**Текст для чтения**
Временами я мечтаю о лодке Боромира1. Этот герой погиб, защищая своих товарищей. Его положили в лодку, гружённую трофеями, и, пропев над телом погребальные песни, отпустили на милость бурному течению Андуина. Бывают в жизни минуты, когда так хочется просто лежать в лодке не живым и не мёртвым, плыть, отдавшись течению, плыть и молчать, отпустив прошлое — плохое и хорошее, — и не просить будущего, а просто — плыть. Лежать в полудрёме, подоткнувшись медвежьей шкурой, и слушать мерное течение вечной реки. На груди — расколотый рог: его голоса больше не услышит никто, никогда — я отдал все долги, я всё выплатил с лихвой. И сердце пусть не стучит, не тревожит меня своим говором — никогда. Лодку слегка качнёт — коснёшься воды, легонько, только кончиками пальцев. И чтобы обязательно листья, осенние листья падали в реку и плыли рядом, слегка притопленные. И аромат осени в воздухе, и чтобы непременно дышалось сосной, и — тишина, смешанная с шёпотом реки, с её дыханием…
Временами я мечтаю о лодке Боромира. У каждого из нас есть такие “лодки”, в которых мы прячемся, когда жизнь нас обманывает и будто нашёптывает с мягкой печалью: “у тебя нет оснований жить”. В подобных мечтах признавались многие люди. Это не стыдно, потому что это — человеческое, а всё человеческое — важно. Они доверяли эти мечты своим честным книгам, раскрывая чужим людям свои обнажённые сердца.
Тогда лежал бы я, дремля,
Спал бы и был в покое,
Среди царей и советных вельмож,
Что зиждут себе строенья гробниц,
Среди князей, у которых злато,
Полнящих серебром домы свои.
Там кончается ярость злых,
Там отдыхает, кто утомлен;
Узники в кругу своем не знают тревог,
Не слышат голоса палача;
Малый и великий там равны,
Пред господином волен раб (Иов 3:13–192).
Блаженный Иов грезил о дремотном покое шеола, над Лермонтовым — “дуб склонялся и шумел”, вечный покой булгаковского Мастера такой же дремотный и величаво-грустный. Отчего-то людям безумно хочется “забыться и заснуть”.

**Исходные данные**
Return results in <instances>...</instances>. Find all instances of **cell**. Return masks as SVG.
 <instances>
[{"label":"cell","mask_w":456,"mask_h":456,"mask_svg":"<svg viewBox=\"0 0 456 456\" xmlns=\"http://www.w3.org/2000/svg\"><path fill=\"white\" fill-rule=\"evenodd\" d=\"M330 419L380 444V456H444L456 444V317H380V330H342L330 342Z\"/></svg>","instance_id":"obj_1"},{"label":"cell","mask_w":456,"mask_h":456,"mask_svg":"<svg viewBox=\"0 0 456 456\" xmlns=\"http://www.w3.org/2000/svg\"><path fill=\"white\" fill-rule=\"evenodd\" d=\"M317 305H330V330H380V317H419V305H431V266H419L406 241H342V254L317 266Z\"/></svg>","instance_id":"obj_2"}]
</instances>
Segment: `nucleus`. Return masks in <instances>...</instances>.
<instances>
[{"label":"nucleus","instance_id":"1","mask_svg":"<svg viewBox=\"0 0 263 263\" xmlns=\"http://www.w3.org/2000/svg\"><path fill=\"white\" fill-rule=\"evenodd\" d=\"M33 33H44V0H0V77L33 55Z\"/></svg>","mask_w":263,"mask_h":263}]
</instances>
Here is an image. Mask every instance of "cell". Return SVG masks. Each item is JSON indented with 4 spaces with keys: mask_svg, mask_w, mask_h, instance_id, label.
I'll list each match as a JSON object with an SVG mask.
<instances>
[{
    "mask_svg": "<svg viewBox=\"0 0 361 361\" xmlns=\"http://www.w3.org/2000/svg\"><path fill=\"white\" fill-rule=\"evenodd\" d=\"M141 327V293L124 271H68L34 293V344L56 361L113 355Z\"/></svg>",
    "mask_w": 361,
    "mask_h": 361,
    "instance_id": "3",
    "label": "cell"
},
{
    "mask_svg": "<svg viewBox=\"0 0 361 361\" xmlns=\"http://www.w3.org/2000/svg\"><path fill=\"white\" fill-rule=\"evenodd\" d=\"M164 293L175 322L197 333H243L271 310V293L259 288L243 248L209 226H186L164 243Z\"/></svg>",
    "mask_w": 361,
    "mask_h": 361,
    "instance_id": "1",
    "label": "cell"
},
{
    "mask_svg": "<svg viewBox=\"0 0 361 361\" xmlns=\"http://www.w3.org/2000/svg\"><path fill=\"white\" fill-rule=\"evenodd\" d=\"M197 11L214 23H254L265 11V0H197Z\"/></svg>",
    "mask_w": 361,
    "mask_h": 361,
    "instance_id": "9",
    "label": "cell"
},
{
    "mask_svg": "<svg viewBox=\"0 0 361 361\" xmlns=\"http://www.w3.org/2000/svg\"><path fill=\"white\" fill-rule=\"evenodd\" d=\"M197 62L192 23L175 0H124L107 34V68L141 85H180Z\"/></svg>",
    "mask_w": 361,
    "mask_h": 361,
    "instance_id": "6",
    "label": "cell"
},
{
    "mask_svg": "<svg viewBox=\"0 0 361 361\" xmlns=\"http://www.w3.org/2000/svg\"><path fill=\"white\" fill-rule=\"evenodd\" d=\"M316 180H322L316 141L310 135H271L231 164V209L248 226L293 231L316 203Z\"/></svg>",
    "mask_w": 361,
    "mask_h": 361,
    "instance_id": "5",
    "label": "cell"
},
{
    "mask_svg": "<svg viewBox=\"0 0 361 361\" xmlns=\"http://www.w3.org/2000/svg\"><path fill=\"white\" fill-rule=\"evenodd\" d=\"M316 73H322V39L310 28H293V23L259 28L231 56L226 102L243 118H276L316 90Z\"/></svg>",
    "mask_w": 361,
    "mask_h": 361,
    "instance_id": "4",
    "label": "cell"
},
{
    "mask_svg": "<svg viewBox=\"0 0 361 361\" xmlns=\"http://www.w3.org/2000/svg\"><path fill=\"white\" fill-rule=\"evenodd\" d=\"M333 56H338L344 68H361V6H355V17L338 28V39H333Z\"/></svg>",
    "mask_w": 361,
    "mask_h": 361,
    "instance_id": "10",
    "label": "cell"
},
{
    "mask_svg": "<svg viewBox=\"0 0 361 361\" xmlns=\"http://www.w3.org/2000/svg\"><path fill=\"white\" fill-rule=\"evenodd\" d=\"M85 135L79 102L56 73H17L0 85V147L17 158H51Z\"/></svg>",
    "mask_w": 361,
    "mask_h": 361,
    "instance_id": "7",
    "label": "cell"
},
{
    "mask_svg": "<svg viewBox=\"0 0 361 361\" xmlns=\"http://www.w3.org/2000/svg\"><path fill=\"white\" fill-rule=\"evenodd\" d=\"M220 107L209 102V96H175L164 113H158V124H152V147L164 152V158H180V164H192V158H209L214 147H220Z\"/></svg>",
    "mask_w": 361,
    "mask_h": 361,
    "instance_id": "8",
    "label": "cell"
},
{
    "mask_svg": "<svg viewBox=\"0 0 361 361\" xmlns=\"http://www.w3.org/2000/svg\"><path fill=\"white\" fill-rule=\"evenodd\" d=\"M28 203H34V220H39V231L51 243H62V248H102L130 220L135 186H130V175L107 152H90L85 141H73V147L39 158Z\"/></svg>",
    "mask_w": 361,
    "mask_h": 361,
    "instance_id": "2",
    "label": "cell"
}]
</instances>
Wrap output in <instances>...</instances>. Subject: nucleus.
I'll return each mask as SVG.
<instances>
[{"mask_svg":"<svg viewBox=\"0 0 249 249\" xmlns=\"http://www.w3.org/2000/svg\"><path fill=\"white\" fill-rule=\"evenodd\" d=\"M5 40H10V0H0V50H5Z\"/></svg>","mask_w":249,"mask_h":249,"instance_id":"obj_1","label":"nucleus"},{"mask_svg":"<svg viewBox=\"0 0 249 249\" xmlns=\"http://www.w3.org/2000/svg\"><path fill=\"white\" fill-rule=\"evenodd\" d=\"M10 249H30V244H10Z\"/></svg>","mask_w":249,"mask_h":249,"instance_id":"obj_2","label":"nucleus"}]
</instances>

**Задания**
(a) Перепечатайте без изменений фрагмент текста, начиная со слов «Там кончается ярость» и заканчивая словами «раб (Иов 3:13–192).».
(b) Замените «Return» на «Provide» в листинге, начиная с его первой строки и заканчивая строкой, которая содержит «Here is an image.», и выпишите только эти строки, оставив всё остальное без изменений.
Листинг никак не связан с текстом.

**Ответы к заданиям**
(a)
Там кончается ярость злых,
Там отдыхает, кто утомлен;
Узники в кругу своем не знают тревог,
Не слышат голоса палача;
Малый и великий там равны,
Пред господином волен раб (Иов 3:13–192).

(b)
Provide results in <instances>...</instances>. Find all instances of **cell**. Provide masks as SVG.
 <instances>
[{"label":"cell","mask_w":456,"mask_h":456,"mask_svg":"<svg viewBox=\"0 0 456 456\" xmlns=\"http://www.w3.org/2000/svg\"><path fill=\"white\" fill-rule=\"evenodd\" d=\"M330 419L380 444V456H444L456 444V317H380V330H342L330 342Z\"/></svg>","instance_id":"obj_1"},{"label":"cell","mask_w":456,"mask_h":456,"mask_svg":"<svg viewBox=\"0 0 456 456\" xmlns=\"http://www.w3.org/2000/svg\"><path fill=\"white\" fill-rule=\"evenodd\" d=\"M317 305H330V330H380V317H419V305H431V266H419L406 241H342V254L317 266Z\"/></svg>","instance_id":"obj_2"}]
</instances>
Segment: `nucleus`. Provide masks in <instances>...</instances>.
<instances>
[{"label":"nucleus","instance_id":"1","mask_svg":"<svg viewBox=\"0 0 263 263\" xmlns=\"http://www.w3.org/2000/svg\"><path fill=\"white\" fill-rule=\"evenodd\" d=\"M33 33H44V0H0V77L33 55Z\"/></svg>","mask_w":263,"mask_h":263}]
</instances>
Here is an image. Mask every instance of "cell". Provide SVG masks. Each item is JSON indented with 4 spaces with keys: mask_svg, mask_w, mask_h, instance_id, label.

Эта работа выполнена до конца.